> _Objective 1_: Name every white balance setting mentioned in the forum thread about white balance.
> _Objective 2_: In the forum thread about white balance, which camera setting does the last poster prefer even under tungsten lighting?
> _Objective 3_: Extend the forum thread about white balance with what might come next.

> _Selection_:
---------------
234652003_43bbc1f0f8.jpg

by the way... This image is Ok To Edit. :)
 
Get yourself an 18% grey card, place it in the general area and use the custom white balance setting to set the scene. You can alternately try by setting white balance off of the white car, but I've never really been able to get custom WB to work with white.

Or, just pull it into photoshop, even an auto-adjust colors would fix it in no time.
 
Thanks i will try that but i also tryed setting the custom white balance of my car under white light when it appeared to be "white" looking. i will try the 18% next time out. I can get it right on when under normal lighting, its just theres yellow lights everywhere around here. thanks again
-jon
 
Yay a scoobie. I was just shooting my brothers car last night at a school parking lot. The white balance in camera that i used was florescent light - white lights. What I did to really find out the color temp correction for each WB setting is take a picture, change the WB, take another, change the WB, change and so on, until I figured out what I liked best (since I dont have a gray card either). The florescent -white light setting on my camera does really well and I actually prefer that over "tungsten" even under tungsten lighting simply because the tungsten setting removes all redish orange from the shot and to me makes it look unnatural (cause I see the orange too!!!)
---------------
> _Dataset content_:
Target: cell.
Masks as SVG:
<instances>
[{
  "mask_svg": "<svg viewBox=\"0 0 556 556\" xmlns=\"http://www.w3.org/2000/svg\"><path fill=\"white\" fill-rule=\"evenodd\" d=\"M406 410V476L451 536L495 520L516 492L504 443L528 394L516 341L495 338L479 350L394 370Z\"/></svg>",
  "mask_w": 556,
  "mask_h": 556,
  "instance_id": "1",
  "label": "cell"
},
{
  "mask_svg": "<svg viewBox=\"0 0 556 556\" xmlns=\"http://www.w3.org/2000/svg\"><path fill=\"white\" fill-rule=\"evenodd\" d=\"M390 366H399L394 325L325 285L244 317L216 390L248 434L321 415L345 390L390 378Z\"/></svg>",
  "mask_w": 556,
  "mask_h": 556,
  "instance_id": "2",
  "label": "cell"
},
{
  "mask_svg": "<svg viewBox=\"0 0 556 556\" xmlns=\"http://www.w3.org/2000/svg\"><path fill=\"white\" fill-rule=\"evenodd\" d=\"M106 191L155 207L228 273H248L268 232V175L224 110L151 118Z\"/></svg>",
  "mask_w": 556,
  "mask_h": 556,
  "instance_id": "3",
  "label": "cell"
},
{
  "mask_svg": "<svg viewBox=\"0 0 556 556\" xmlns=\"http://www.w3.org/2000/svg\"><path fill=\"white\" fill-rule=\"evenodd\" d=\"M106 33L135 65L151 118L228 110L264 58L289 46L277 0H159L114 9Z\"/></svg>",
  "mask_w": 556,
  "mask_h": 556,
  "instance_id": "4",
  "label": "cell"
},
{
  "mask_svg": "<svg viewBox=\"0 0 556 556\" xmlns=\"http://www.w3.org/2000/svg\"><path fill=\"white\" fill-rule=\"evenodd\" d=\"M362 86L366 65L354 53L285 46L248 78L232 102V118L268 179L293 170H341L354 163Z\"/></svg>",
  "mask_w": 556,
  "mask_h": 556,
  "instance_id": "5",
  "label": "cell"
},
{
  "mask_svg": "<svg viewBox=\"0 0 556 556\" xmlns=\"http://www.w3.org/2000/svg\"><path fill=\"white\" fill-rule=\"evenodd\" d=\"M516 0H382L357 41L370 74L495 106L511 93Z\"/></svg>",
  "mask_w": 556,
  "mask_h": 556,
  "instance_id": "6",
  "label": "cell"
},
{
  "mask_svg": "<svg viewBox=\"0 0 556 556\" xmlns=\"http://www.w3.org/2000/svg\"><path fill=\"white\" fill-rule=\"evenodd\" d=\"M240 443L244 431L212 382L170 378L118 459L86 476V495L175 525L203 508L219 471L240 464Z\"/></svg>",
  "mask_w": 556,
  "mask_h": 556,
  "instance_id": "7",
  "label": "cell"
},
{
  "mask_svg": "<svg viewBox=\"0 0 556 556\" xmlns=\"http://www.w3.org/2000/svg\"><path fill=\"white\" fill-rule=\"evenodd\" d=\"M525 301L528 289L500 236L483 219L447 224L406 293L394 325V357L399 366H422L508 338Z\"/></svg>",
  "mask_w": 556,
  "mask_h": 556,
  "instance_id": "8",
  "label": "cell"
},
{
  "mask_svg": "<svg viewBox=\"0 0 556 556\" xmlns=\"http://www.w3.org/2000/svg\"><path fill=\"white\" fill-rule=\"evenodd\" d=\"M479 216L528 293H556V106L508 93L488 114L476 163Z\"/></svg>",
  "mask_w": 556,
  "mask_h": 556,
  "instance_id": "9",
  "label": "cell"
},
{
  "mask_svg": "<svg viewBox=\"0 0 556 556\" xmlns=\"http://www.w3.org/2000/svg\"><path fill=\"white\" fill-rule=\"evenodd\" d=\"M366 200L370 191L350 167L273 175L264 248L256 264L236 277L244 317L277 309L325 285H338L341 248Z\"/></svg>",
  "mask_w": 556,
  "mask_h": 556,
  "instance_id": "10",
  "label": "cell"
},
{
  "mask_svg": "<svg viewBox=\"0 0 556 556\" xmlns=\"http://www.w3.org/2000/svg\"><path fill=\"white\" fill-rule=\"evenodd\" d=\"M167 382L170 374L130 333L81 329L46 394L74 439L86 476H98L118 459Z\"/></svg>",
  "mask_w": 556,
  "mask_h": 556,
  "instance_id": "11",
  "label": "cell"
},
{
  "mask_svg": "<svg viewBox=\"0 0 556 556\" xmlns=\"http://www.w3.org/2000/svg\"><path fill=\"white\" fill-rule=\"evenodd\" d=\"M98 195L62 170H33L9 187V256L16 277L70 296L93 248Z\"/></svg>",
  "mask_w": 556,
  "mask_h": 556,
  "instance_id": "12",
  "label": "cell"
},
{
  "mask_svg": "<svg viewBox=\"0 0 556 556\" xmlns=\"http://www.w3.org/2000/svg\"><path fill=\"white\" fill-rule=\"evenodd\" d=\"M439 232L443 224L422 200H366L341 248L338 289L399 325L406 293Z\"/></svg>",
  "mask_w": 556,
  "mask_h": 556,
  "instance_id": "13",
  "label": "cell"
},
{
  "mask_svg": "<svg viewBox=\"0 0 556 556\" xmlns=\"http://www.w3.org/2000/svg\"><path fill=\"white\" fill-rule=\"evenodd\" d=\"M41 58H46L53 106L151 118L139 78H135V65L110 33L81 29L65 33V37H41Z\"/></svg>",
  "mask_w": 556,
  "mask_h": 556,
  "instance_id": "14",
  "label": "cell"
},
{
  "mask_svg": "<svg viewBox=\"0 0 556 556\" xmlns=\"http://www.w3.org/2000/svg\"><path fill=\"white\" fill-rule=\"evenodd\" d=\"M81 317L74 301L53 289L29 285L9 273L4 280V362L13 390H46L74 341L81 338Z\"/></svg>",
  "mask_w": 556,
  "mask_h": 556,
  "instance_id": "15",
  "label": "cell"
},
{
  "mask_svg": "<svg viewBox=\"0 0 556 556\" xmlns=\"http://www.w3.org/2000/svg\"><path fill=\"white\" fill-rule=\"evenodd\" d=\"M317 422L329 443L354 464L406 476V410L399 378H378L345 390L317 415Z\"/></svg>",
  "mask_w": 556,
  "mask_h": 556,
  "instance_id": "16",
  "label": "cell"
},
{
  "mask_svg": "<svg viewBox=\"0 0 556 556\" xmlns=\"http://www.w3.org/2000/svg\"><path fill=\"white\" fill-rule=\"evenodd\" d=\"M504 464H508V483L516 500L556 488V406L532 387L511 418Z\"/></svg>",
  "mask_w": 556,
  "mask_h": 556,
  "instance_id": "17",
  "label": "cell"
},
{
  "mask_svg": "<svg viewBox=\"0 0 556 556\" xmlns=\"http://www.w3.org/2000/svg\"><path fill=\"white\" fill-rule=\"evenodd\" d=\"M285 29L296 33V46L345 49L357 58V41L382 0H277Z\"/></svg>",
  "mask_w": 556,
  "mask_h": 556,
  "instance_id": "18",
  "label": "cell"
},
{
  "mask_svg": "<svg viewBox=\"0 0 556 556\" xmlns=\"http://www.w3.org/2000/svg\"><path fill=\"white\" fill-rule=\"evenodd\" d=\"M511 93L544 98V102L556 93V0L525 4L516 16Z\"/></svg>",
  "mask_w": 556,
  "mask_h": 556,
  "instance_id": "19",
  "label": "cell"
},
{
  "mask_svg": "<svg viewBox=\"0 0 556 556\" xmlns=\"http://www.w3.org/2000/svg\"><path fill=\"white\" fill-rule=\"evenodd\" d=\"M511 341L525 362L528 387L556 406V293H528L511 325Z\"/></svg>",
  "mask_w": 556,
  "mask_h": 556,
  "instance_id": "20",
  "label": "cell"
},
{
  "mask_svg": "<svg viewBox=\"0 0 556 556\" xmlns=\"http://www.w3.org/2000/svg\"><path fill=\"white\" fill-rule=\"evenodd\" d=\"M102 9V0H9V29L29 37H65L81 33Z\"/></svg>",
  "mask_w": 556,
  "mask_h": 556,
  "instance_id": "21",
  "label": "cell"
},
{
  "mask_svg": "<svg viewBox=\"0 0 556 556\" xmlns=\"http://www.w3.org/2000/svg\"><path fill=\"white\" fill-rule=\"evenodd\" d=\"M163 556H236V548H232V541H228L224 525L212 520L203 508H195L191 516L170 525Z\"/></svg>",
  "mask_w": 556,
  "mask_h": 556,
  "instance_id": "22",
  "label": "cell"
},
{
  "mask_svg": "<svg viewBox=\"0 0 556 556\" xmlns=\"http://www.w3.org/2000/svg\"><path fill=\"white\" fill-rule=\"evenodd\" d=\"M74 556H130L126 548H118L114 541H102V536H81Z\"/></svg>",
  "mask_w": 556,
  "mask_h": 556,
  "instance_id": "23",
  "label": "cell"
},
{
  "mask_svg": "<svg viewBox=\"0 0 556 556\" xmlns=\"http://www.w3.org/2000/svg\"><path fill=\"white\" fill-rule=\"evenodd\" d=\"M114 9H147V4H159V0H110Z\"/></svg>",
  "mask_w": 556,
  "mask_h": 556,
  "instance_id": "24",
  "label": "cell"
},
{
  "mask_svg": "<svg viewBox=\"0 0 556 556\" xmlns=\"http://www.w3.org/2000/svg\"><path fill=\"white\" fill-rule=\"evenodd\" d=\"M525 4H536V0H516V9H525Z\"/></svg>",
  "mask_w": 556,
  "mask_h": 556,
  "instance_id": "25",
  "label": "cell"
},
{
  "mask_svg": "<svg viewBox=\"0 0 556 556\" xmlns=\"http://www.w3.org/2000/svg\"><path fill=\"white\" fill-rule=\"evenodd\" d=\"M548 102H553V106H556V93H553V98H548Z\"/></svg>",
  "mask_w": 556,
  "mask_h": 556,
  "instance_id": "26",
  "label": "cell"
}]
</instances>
---------------
> _Expected answer 1_: Custom white balance, florescent light - white lights, and tungsten.

> _Expected answer 2_: The florescent - white light setting.

> _Expected answer 3_:
 
But wont just shooting in RAW make it easy to edit in ps or the like software? Im looking to take the best pics i can before post processing anything. i will go out and try shooting in raw but what will that acutally do for the pic its self?
thanks jon

oh and xfloggingkylex But the difference is that you are just shooting under floresent light but its white floresennt light... the light im shooting under is a yellow bulb behide yellow glass everywhere. they say the yellow light is less obtrusive and doesn't radiat as much when they are looking at the stars on the hill.
 
import2nr88 said:
But wont just shooting in RAW make it easy to edit in ps or the like software? Im looking to take the best pics i can before post processing anything. i will go out and try shooting in raw but what will that acutally do for the pic its self?
thanks jon

If the above shot was in RAW, you could easily change the white balence to anything you want. So the end result would be as if you had the perfect setting when you took the shot.
white balence swapping is one of the many benefits of shooting RAW and eliminates the need to learn in camera white balence settings.
 
well that would be good because on my camera my white balance is kinda limited as compared to my friends Cannon 30D but his camera is worlds above mine. i will have to try shooting in RAW when i get home, but would it be benifical to shoot in ps mode or what ever it is called? its the format made to work in adobe products.
-jon
 
Gray card is an OK suggestion as long as it is one for digital and not film. To get your white balance right you have two options...one to use your camera's custom white balance option or to include a known gray reference in the image or a test shot that you can use during post processing.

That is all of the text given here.